Martedì 11 febbraio 2014

Combusione illecita rifiuti: pubblicata la legge n. 6/2014, di conversione del D.L. n. 136/2013

a cura di: TuttoCamere.it
Salvo che il fatto costituisca più grave reato, chiunque appicca il fuoco ai rifiuti abbandonati ovvero depositati in maniera incontrollata è punito con la reclusione da due a cinque anni.
Nel caso in cui sia appiccato il fuoco ai rifiuti pericolosi, si applica la pena della reclusione da tre a sei anni.
Il responsabile è tenuto al ripristino dello stato dei luoghi, al risarcimento del danno ambientale e al pagamento, anche in via di regresso, delle spese per la bonifica.

La pena è aumentata di un terzo:

a) se i fatti sono commessi nell’ambito dell’attività di un’impresa o comunque di un’attività organizzata;
b) se i fatti sono commessi in territori che, al momento della condotta e comunque nei cinque anni precedenti, siano o siano stati interessati da dichiarazioni di stato di emergenza nel settore dei rifiuti ai sensi della legge 24 febbraio 1992, n, 225, concernente la istituzione del servizio nazionale della protezione civile.

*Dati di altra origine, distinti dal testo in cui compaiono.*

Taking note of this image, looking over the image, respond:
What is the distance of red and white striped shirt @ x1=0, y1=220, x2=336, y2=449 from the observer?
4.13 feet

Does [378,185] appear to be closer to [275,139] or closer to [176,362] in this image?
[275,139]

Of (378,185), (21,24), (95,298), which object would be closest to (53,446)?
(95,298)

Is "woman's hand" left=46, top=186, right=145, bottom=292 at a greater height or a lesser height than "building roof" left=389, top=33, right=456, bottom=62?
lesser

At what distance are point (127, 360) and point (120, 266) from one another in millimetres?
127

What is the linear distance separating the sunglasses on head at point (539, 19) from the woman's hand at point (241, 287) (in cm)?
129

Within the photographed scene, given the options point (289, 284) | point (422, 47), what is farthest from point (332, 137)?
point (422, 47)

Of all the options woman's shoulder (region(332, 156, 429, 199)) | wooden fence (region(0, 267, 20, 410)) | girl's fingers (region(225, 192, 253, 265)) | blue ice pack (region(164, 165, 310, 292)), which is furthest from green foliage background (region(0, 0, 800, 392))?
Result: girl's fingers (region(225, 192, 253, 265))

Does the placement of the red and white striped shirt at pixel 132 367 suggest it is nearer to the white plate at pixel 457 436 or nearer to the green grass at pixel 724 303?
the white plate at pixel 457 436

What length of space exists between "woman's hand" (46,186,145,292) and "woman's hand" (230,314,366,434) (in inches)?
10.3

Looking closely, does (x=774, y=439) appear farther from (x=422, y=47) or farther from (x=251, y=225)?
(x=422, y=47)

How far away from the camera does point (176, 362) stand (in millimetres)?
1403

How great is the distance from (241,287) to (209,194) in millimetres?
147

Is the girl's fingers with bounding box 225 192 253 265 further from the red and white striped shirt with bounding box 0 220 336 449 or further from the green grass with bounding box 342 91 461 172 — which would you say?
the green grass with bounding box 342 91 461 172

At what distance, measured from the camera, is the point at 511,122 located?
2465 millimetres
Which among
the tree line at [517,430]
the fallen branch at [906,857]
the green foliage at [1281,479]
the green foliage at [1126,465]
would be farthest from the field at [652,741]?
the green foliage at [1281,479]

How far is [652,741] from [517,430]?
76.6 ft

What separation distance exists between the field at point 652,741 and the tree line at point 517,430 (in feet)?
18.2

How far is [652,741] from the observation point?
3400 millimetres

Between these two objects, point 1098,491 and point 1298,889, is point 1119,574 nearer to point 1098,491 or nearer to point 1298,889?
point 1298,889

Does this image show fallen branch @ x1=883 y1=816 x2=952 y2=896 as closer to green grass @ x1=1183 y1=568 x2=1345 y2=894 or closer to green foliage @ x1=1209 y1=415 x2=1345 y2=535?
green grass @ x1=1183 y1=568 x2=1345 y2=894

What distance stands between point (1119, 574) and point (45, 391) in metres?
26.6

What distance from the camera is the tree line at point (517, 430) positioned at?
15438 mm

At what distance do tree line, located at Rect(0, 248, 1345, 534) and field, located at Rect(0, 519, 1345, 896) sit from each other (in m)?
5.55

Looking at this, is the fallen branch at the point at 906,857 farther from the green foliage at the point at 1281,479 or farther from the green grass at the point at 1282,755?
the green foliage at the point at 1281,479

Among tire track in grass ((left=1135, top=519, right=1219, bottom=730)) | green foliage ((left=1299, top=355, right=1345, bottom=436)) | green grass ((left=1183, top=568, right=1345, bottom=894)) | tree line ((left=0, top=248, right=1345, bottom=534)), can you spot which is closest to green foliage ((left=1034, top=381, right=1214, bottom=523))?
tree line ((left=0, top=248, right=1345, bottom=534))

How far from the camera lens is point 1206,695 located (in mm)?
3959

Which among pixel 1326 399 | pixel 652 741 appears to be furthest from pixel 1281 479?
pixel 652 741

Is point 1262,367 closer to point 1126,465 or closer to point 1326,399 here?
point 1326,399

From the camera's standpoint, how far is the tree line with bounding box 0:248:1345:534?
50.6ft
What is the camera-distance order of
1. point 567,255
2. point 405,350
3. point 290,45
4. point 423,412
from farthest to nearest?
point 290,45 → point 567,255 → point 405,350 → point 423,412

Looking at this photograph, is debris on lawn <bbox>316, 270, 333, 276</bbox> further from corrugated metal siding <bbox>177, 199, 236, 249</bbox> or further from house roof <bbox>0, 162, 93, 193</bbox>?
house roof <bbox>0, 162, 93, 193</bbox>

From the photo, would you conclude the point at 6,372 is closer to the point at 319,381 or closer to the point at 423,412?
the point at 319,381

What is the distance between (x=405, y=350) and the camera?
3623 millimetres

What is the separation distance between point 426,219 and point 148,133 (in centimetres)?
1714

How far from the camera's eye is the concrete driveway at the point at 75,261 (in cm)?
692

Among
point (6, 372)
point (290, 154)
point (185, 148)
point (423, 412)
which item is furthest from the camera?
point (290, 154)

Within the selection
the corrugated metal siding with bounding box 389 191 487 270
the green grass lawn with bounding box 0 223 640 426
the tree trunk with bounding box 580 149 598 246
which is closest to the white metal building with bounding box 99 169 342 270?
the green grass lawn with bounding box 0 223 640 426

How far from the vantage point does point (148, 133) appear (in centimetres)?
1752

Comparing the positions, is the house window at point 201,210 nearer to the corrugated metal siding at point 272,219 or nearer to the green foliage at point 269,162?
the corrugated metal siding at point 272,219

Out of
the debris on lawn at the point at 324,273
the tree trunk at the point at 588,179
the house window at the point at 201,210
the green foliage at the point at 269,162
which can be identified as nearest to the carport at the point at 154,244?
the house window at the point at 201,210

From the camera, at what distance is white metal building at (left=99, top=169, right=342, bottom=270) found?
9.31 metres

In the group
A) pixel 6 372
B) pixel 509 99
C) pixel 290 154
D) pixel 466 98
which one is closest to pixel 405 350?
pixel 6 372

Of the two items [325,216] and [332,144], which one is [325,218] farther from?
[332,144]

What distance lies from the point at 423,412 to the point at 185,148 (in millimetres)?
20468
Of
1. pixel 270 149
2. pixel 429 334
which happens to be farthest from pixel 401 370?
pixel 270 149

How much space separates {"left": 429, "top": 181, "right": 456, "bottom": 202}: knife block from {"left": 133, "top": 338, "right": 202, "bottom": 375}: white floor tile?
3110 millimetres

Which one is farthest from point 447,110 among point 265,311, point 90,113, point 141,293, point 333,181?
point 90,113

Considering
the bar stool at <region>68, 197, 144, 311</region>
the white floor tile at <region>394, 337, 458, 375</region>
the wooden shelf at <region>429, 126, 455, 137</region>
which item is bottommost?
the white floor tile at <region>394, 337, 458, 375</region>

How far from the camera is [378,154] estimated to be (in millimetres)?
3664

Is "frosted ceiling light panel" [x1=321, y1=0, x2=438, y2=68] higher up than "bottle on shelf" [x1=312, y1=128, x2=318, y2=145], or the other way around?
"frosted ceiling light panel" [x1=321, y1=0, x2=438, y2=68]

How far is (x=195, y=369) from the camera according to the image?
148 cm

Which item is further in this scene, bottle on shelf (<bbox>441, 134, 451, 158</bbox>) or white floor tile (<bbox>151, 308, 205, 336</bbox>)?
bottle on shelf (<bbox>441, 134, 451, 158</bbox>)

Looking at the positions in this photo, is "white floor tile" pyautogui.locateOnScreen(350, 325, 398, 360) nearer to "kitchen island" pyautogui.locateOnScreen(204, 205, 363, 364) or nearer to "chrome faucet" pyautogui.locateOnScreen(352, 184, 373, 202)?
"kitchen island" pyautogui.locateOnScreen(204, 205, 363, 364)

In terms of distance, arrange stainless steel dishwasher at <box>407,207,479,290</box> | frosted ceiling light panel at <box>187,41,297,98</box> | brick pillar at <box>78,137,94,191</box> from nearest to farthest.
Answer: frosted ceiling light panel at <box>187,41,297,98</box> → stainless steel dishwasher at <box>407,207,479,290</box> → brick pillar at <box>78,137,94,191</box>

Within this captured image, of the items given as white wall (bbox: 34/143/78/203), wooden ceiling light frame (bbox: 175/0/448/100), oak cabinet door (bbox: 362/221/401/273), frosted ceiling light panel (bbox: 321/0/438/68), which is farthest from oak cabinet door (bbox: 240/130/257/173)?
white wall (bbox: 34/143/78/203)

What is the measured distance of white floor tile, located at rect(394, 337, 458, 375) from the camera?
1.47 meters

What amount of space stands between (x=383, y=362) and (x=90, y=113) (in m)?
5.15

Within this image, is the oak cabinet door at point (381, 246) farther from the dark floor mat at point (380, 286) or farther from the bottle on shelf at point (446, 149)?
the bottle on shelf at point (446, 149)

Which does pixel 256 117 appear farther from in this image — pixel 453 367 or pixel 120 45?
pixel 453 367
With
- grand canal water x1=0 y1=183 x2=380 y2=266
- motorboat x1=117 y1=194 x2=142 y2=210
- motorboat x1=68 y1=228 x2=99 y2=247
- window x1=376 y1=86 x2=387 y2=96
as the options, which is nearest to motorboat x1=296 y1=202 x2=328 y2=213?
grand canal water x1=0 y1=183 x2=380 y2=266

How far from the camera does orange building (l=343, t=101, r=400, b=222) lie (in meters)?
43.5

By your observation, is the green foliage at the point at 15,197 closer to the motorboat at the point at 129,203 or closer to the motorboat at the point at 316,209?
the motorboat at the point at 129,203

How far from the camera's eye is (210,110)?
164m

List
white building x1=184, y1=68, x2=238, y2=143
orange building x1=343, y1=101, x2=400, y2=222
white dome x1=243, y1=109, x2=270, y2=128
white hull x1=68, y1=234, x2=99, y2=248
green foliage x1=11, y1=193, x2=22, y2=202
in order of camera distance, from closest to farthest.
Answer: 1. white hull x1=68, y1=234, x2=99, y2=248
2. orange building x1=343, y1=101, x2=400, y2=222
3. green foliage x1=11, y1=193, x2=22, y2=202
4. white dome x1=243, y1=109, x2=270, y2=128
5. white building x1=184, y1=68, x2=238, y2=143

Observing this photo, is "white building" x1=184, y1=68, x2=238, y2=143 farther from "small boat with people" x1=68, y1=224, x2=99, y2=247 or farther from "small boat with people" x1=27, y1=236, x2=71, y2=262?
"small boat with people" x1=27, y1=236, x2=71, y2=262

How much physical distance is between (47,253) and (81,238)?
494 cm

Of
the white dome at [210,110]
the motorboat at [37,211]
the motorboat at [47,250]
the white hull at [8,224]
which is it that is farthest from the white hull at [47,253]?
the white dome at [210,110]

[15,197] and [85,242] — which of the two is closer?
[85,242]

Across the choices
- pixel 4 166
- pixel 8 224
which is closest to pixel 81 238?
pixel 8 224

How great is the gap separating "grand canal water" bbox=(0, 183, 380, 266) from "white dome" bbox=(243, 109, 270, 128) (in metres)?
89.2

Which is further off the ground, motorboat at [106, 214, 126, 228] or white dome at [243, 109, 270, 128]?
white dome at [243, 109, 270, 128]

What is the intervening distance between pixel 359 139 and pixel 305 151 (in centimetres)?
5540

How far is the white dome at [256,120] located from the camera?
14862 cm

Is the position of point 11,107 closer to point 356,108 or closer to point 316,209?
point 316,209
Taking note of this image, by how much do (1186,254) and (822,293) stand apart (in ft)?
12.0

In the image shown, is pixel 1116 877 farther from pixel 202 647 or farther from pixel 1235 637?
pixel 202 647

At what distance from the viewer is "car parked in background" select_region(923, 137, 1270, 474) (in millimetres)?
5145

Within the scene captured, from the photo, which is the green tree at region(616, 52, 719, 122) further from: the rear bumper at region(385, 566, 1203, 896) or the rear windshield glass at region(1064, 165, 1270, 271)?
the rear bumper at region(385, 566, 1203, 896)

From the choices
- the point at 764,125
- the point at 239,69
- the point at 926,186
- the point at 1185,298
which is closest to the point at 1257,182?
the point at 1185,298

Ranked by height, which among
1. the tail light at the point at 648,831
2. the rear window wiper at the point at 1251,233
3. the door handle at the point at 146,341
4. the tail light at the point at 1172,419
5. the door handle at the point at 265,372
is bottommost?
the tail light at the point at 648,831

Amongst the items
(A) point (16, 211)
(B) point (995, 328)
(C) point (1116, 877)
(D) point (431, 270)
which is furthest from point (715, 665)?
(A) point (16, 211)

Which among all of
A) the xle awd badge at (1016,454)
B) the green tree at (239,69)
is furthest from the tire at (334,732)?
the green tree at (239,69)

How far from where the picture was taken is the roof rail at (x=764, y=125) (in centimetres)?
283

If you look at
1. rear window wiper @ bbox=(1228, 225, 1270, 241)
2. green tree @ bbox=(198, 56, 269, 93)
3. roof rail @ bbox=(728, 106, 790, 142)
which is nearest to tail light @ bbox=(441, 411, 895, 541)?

Le stesse pene si applicano anche:
a) a chi abbandona rifiuti con lo scopo di bruciarli (art. 255, D.Lgs. n. 152/2006);
b) a chi effettua un’attività di raccolta, trasporto, recupero, smaltimento, commercio ed intermediazione di rifiuti in mancanza della prescritta autorizzazione, iscrizione o comunicazione (art. 256, D.Lgs. n. 152/2006).
I mezzi utilizzati per il trasporto di rifiuti oggetto del reato in questione, inceneriti in aree o in impianti non autorizzati, sono confiscati, salvo che il mezzo appartenga a persona estranea alle condotte di cui sopra e che non si configuri concorso di persona nella commissione del reato.
Se si bruciano rifiuti vegetali provenienti da aree verdi, come giardini, parchi e aree cimiteriali (articolo 184, comma 2, lettera e), D. Lgs. n. 152/2006) si applicano le sanzioni amministrative previste dall’articolo 255, del medesimo decreto, per l’abbandono di rifiuti.

E' questo, in sintesi, quanto stabilito dal nuovo articolo 256-bis del D.Lgs. n. 152/2006, introdotto dall'art. 3 del decreto-legge 10 dicembre 2013, n. 136, recante "Disposizioni urgenti dirette a fronteggiare emergenze ambientali e industriali ed a favorire lo sviluppo delle aree interessate", e successivamente modificato dalla legge di conversione n. 6 del 6 febbraio 2014 (pubblicata sulla Gazzetta Ufficiale n. 32 del 8 febbraio 2014.